_GIVEN PROBLEM_
Find the line that contains "From the photographic" and print it and every line after it, exactly, please.

_TASK INPUTS_
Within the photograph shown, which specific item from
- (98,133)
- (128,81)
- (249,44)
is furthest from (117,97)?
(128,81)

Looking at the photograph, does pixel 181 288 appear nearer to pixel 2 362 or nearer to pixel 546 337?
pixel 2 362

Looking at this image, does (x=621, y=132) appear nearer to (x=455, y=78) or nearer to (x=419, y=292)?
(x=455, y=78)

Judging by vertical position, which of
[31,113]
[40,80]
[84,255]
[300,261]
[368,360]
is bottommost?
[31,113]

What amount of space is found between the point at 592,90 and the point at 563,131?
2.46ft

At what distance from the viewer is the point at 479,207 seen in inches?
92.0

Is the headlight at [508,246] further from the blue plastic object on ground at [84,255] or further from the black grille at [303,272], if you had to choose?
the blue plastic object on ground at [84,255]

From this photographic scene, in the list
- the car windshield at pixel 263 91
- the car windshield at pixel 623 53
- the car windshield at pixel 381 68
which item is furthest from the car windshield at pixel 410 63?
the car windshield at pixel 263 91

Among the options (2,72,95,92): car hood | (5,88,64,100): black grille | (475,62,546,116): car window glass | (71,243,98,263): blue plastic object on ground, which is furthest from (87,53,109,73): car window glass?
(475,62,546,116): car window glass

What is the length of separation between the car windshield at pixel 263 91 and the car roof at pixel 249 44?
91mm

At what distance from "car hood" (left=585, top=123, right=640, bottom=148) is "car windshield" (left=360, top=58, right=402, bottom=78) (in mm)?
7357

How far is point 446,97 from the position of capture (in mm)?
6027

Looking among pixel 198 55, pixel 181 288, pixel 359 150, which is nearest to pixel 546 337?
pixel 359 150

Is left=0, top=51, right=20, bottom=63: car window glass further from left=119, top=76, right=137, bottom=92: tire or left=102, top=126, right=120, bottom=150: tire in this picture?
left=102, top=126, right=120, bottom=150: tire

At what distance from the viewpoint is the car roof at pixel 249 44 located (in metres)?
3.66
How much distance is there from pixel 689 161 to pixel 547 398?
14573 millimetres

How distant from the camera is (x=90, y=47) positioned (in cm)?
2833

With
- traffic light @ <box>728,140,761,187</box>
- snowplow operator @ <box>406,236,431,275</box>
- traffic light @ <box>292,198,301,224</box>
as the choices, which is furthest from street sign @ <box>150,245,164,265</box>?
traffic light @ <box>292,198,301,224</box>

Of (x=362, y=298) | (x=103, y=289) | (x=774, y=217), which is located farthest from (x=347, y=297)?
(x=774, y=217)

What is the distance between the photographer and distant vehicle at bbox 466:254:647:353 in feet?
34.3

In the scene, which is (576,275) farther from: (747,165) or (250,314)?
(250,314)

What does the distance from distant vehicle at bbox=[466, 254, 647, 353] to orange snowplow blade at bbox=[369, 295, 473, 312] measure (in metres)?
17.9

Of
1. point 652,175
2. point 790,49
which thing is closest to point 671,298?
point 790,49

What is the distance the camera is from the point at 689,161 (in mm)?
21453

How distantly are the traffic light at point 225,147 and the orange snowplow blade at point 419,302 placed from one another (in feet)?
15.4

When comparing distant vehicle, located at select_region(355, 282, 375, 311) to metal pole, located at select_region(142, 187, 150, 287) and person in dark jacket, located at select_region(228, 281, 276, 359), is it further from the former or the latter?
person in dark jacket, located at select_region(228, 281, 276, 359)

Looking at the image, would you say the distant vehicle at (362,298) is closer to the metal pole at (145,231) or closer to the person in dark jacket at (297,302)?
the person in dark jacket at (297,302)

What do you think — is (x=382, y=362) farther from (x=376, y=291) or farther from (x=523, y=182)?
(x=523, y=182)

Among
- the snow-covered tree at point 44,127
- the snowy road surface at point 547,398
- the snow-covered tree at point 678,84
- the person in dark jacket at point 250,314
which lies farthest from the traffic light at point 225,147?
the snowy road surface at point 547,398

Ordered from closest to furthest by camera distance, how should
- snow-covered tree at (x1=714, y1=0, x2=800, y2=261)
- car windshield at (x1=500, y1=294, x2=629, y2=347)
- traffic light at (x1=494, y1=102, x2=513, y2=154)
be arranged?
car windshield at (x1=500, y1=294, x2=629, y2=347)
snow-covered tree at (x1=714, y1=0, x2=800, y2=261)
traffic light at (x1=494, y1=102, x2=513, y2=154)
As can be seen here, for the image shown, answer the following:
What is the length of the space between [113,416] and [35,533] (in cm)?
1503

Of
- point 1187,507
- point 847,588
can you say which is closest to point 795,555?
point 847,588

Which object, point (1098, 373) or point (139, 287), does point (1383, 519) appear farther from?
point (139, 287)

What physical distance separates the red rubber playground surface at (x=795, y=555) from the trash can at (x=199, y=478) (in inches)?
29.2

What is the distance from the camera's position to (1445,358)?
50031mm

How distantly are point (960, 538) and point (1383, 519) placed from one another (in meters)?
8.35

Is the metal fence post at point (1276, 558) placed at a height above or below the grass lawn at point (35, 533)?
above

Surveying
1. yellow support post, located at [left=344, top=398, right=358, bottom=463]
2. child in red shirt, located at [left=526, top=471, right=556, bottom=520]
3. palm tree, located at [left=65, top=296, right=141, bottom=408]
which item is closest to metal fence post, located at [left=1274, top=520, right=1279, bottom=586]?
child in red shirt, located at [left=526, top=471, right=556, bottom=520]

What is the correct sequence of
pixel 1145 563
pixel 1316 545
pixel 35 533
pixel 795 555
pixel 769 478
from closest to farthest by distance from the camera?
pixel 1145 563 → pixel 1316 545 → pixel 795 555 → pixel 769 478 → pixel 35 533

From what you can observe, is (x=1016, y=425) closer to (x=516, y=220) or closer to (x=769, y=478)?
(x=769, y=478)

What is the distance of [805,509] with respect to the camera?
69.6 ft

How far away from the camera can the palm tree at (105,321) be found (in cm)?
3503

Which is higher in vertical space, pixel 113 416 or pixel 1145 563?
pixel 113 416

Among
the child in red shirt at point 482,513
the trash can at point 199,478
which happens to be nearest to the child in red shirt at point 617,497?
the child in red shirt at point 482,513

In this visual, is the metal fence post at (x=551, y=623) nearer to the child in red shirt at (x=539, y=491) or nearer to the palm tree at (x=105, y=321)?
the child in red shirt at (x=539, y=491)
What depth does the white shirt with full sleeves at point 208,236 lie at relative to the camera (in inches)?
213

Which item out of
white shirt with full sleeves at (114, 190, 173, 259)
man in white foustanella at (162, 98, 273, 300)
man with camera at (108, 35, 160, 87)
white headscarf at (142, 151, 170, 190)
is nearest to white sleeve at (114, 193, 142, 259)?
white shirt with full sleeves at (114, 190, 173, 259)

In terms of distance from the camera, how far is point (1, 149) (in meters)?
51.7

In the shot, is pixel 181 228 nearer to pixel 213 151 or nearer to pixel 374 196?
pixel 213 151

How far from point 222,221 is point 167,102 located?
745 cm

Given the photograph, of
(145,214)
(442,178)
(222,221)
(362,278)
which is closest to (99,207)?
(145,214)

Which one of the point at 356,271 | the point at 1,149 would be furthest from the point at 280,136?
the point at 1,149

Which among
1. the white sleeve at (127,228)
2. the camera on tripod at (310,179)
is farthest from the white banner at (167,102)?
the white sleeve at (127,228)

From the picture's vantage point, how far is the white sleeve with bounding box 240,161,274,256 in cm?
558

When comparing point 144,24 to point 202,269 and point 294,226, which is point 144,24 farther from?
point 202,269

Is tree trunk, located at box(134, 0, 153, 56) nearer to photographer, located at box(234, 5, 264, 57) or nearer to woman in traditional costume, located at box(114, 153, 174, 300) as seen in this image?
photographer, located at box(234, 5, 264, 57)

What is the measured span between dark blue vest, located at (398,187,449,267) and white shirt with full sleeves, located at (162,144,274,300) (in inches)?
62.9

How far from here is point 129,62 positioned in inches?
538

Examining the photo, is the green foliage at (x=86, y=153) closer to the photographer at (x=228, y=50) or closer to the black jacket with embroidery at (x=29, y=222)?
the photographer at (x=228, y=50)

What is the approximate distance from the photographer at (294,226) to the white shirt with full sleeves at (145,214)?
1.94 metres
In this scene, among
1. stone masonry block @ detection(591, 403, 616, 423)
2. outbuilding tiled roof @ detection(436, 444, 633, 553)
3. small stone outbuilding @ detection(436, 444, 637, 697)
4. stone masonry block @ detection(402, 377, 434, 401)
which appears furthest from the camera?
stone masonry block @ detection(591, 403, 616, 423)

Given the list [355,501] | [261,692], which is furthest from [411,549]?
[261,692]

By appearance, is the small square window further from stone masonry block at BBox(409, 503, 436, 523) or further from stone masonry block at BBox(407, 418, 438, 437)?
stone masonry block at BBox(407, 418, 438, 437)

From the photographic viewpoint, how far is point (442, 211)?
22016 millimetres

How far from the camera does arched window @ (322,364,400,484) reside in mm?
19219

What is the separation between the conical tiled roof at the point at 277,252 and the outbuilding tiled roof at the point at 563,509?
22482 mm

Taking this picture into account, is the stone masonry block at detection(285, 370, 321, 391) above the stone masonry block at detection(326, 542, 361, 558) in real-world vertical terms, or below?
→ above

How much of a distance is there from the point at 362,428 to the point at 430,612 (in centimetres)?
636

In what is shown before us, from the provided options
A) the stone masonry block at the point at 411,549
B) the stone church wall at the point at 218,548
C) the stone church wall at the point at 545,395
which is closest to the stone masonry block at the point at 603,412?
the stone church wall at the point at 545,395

_ANSWER TO THE TASK_
From the photographic viewpoint, how far is point (442, 211)?
22016 millimetres

How far from the camera does arched window @ (322,364,400,484) reside in mm?
19219

What is the separation between the conical tiled roof at the point at 277,252 and the outbuilding tiled roof at the point at 563,509?
22482 mm

Taking this picture into account, is the stone masonry block at detection(285, 370, 321, 391) above the stone masonry block at detection(326, 542, 361, 558) in real-world vertical terms, or below?
→ above

How much of a distance is there from the point at 362,428 to the point at 430,612 (in centimetres)?
636

In what is shown before us, from the provided options
A) the stone masonry block at the point at 411,549
B) the stone church wall at the point at 218,548
C) the stone church wall at the point at 545,395
which is closest to the stone masonry block at the point at 603,412?
the stone church wall at the point at 545,395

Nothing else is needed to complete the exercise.